Are retail customers liable to sign off on liability waivers?
Concerns over customer safety and potential liability has led some retailers to ask customers to sign waivers and promises to follow the rules.
The most headline-grabbing example is Swedish furniture brand IKEA, which recently began requiring customers who purchase particular furniture items to acknowledge their intent to mount the product correctly, according to reports. Customers use a smartphone app to accept that they will anchor the furniture to the wall as directed in the instructions and must give IKEA their email and phone number. Customers then receive an email confirming their registration that allows them to pick up the furniture. They later receive a message reminding them to anchor the furniture to a wall as promised.
Though tip-over injuries, which involve people being crushed by unstable or incorrectly mounted furniture, are not exclusive to IKEA (Target, for instance, has recalled furniture for similar reasons), there have been an alarming number tied to the Swedish furniture giant’s products. In a 2017 recall of IKEA’s MALM dressers, a government report said that the furniture piece alone had caused 189 reported tip-over incidents, including 91 injuries of children and eight deaths. Additional tip-over injuries were associated with other IKEA products.
The public health risk of tip-over injuries is so significant that there is a U.S. government website, anchorit.gov, which advocates the correct securing of furniture to prevent tipping accidents.
While IKEA’s concern focuses on how its customers use these products outside of the store, presumably to stave off legal action or bad press, there has also been speculation about retailers asking in-store shoppers to sign waivers to limit liability to COVID-19-related lawsuits.

» Entries supplied
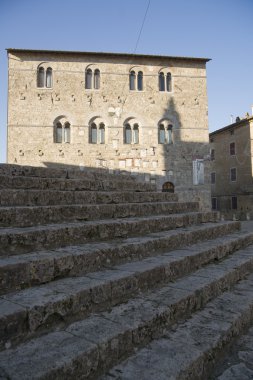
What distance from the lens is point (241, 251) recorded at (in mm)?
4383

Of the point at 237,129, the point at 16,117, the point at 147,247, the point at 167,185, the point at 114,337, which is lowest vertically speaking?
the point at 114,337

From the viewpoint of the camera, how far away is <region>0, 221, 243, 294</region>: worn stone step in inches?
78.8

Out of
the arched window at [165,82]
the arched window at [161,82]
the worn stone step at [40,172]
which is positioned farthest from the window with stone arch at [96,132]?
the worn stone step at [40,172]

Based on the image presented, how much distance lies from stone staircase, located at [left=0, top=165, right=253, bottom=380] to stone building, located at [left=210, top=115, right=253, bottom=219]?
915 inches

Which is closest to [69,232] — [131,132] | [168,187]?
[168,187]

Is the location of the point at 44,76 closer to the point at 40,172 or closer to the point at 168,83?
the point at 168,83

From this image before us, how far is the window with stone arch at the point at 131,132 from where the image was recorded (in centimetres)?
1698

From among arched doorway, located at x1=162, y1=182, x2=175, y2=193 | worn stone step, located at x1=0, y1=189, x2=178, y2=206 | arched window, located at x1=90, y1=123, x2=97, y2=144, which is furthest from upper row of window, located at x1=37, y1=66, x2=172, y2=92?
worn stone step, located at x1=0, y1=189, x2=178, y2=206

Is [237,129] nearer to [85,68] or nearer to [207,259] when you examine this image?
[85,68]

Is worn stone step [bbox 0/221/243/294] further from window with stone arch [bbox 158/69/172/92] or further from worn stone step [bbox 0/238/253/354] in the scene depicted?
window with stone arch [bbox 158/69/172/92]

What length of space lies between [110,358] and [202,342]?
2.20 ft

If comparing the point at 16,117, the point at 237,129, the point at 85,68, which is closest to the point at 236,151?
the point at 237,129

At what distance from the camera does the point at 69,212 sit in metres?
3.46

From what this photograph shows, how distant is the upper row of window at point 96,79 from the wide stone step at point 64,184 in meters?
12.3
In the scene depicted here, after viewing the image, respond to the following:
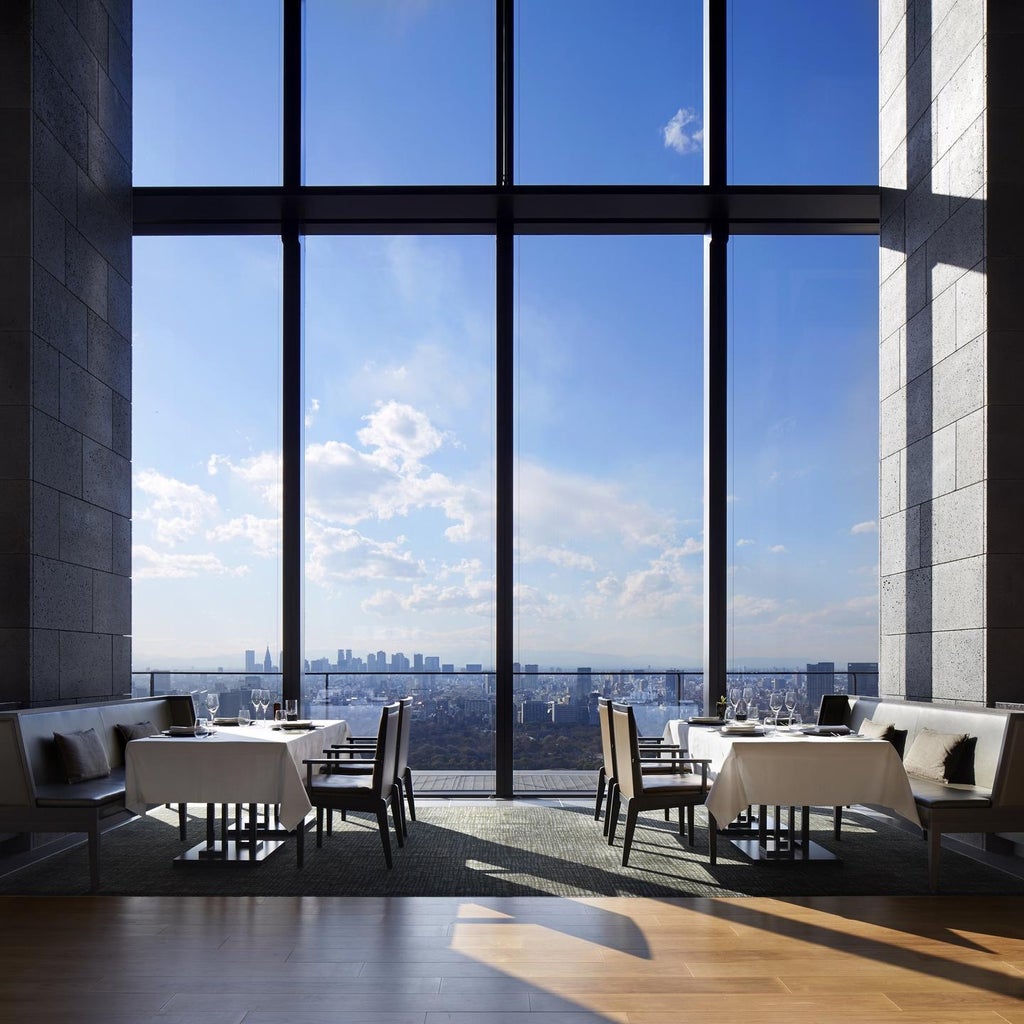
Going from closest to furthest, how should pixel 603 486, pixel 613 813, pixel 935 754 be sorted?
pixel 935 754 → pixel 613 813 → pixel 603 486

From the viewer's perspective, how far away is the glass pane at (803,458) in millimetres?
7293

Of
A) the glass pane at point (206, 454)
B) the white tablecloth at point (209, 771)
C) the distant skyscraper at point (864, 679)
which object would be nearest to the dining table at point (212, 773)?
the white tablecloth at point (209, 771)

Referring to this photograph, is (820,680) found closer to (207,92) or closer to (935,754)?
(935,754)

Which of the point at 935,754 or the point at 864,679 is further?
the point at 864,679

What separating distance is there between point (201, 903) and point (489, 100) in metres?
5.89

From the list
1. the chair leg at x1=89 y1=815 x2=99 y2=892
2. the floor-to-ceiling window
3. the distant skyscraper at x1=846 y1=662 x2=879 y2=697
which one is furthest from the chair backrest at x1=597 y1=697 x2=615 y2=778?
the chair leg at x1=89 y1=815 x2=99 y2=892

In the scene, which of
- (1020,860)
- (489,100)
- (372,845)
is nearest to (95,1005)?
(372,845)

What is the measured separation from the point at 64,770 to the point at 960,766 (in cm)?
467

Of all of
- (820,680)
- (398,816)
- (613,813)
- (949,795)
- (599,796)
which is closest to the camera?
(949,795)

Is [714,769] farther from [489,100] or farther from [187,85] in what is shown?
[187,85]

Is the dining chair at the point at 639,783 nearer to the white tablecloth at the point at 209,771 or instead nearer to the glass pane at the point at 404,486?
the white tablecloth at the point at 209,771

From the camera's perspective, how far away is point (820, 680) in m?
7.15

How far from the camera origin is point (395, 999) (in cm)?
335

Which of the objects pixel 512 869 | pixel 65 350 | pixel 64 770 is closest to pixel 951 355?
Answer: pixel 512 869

==

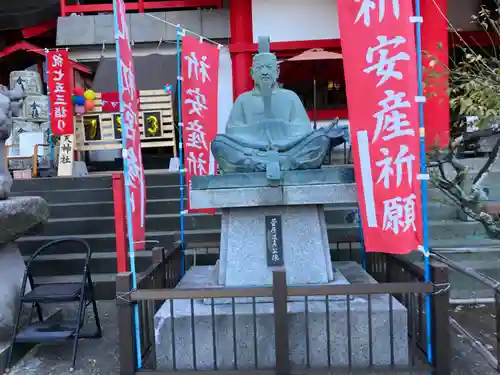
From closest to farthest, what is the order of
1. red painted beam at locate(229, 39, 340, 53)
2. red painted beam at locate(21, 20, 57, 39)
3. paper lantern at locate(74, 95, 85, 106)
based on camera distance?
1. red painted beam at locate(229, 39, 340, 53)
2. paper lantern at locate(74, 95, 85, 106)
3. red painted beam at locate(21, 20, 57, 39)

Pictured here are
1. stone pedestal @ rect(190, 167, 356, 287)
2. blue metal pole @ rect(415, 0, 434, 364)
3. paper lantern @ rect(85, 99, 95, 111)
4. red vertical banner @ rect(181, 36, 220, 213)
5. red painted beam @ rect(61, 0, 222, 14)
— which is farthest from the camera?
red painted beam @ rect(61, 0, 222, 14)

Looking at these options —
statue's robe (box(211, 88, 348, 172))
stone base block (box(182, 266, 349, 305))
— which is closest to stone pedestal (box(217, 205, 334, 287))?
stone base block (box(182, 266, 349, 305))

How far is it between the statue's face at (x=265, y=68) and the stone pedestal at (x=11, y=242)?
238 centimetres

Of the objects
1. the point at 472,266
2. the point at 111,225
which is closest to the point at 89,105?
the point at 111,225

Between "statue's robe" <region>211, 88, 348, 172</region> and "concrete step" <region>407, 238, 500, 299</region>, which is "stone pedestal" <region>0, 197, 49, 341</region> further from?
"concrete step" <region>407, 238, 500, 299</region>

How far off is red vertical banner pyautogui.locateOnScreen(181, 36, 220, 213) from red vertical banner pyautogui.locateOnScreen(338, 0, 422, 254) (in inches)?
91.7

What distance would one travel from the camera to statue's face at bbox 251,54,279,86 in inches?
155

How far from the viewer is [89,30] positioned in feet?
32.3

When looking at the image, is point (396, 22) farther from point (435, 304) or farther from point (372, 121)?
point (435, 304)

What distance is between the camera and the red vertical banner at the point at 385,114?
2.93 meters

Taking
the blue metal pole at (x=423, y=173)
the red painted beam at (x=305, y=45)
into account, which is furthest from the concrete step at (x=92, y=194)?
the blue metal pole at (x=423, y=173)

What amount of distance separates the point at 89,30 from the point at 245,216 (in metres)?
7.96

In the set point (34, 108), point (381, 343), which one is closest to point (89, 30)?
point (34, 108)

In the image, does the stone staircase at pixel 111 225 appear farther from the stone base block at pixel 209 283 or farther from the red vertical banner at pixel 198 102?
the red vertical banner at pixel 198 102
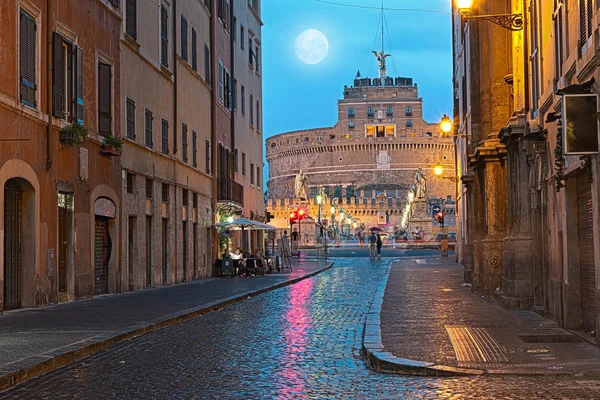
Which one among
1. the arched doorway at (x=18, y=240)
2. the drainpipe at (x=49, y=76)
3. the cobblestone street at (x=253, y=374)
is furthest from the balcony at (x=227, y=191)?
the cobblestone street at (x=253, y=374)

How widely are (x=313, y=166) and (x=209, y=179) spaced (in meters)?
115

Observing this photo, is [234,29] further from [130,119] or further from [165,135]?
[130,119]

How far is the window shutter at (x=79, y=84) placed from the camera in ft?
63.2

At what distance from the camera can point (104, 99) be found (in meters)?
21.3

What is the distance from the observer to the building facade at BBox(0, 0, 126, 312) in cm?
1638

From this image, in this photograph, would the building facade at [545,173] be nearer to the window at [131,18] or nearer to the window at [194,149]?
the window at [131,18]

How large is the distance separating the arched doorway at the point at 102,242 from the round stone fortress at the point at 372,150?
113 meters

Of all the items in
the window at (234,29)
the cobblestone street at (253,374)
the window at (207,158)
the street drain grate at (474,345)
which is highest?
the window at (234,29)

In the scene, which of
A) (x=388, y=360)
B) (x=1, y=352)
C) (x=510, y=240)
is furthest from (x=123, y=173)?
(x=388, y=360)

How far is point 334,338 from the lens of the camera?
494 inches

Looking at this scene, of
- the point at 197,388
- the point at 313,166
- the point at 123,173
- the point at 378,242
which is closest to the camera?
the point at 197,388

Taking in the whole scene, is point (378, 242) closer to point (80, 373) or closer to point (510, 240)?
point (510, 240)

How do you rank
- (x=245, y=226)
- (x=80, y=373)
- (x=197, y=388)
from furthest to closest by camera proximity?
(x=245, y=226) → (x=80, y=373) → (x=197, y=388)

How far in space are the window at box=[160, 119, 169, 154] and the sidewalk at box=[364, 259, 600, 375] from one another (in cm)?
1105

» Apply what you read
1. Do the following statements agree with the liability-waiver article? Answer yes or no for each, quoting the words from the article that decide it.
(a) The MALM dressers alone were tied to 189 reported tip-over incidents.
(b) IKEA customers accept the anchoring terms by signing a paper form.
(c) Target has also recalled furniture over tip-over concerns.
2. Update the liability-waiver article, starting with "Though tip-over injuries, which" and going on through "other IKEA products.", and put "MALM chests of drawers" wherever "MALM dressers" appears.
3. List every figure from the government report on the MALM dressers that the liability-waiver article gives, along with what each one counts.
The material is not used in any task.

» Task-by-task outputs
1.
(a) Yes: "the furniture piece alone had caused 189 reported tip-over incidents"
(b) No: "Customers use a smartphone app to accept that they will anchor the furniture to the wall"
(c) Yes: "Target, for instance, has recalled furniture for similar reasons"

2.
Though tip-over injuries, which involve people being crushed by unstable or incorrectly mounted furniture, are not exclusive to IKEA (Target, for instance, has recalled furniture for similar reasons), there have been an alarming number tied to the Swedish furniture giant’s products. In a 2017 recall of IKEA’s MALM chests of drawers, a government report said that the furniture piece alone had caused 189 reported tip-over incidents, including 91 injuries of children and eight deaths. Additional tip-over injuries were associated with other IKEA products.

3.
- 189 reported tip-over incidents
- 91 injuries of children
- eight deaths